4-year-old Adam: "Do you know what a tick is?"
Mom/Dad (pretending not to know): "No. What is it?"
Adam: "A tick is a bird that can suck your butt!"
Dad: "I don't think that's quite right honey."
Adam: "But Ezra (another 4-year-old) said so!"
Mom: "Ezra isn't always right honey."
Dad: "A tick is a BUG that can suck your BLOOD."
[ACT I] From Creativity to Conditioning
I suppose Adam and Ezra weren't wrong about the butt part because I think a tick might actually end up sucking butt blood.
But it turns out dad (me) was wrong too. When geeking out online I discovered ticks are ARACHNIDS, 8-legged INSECTS not BUGS, which have wings.
Anyway, while ticks are Lyme disease-carrying gross looking parasites, what's important and even more impressive is two 4-year-olds showing interest and talking about ticks. Not that 4-year-olds don't talk about unexpected topics, they most definitely do. I just think it's pretty freaking cool that they are so curious and in their inquisitive nature come up with crazy creative definitions for things they are learning about and answers to problems they are working on solving.
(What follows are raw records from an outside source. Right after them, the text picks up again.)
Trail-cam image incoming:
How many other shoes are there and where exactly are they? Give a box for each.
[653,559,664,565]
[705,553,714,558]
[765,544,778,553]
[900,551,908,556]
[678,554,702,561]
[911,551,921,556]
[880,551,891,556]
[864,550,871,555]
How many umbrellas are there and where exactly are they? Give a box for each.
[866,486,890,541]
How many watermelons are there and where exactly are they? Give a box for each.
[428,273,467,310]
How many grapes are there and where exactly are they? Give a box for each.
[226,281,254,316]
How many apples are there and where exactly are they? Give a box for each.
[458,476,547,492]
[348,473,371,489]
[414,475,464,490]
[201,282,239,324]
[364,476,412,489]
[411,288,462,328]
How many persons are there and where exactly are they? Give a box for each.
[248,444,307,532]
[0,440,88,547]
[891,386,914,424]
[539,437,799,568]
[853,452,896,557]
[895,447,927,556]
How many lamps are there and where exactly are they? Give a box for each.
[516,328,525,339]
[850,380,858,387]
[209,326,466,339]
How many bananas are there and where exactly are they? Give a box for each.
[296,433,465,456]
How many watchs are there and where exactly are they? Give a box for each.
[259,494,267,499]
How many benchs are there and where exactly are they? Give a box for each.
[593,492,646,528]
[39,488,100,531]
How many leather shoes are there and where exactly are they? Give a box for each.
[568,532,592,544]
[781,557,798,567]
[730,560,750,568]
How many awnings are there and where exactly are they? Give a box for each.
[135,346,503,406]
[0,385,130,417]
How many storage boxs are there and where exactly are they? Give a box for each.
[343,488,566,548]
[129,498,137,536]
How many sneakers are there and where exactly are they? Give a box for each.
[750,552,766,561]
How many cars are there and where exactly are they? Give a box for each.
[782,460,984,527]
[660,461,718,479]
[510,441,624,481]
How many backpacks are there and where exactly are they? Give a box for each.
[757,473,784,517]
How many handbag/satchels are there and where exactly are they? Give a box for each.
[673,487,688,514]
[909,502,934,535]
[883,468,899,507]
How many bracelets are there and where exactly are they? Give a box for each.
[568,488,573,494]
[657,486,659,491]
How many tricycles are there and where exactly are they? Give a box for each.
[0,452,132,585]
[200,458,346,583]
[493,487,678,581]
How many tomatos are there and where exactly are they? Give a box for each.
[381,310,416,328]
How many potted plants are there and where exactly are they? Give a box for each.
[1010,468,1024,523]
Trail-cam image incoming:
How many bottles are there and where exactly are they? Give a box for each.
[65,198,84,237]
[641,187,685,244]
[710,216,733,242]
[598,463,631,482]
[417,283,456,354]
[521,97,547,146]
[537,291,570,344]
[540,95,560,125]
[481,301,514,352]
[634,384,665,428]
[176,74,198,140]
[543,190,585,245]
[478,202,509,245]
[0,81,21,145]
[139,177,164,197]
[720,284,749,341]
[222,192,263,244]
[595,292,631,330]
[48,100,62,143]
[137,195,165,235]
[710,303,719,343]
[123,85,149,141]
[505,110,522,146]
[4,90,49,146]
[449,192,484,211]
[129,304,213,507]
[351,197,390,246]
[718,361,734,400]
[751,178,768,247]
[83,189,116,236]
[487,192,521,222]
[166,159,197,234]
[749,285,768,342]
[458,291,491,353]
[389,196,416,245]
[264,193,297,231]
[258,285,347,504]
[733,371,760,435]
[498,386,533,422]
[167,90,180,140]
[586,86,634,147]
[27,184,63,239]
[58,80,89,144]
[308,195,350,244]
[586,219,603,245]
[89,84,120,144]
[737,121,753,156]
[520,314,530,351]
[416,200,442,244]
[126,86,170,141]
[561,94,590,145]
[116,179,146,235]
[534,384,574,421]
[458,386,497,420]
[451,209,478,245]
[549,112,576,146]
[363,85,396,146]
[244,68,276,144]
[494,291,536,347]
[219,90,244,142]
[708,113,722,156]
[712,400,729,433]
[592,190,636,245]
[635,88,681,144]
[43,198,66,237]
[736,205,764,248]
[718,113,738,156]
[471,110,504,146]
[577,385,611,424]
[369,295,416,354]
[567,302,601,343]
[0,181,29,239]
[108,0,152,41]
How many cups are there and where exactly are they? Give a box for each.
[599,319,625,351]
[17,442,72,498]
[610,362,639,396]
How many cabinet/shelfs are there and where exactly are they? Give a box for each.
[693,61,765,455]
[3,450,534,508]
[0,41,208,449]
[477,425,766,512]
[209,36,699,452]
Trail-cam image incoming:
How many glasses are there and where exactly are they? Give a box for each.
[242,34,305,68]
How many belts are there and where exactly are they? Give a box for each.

And there becomes apparent the tragedy of today's schooling. In today's classrooms, many creative answers and solutions are nonexistent. Middle school and most definitely high school is no place for butt sucking tick birds. Such answers are no longer cute. They are ridiculed by the jury of peers and deemed ridiculous by judge teachers.
And so, most students stay safe. They do not venture guesses to questions in class for fear of being wrong. They don't take risks. Rather, they wait for someone else, most often the teacher, to give them the right answer.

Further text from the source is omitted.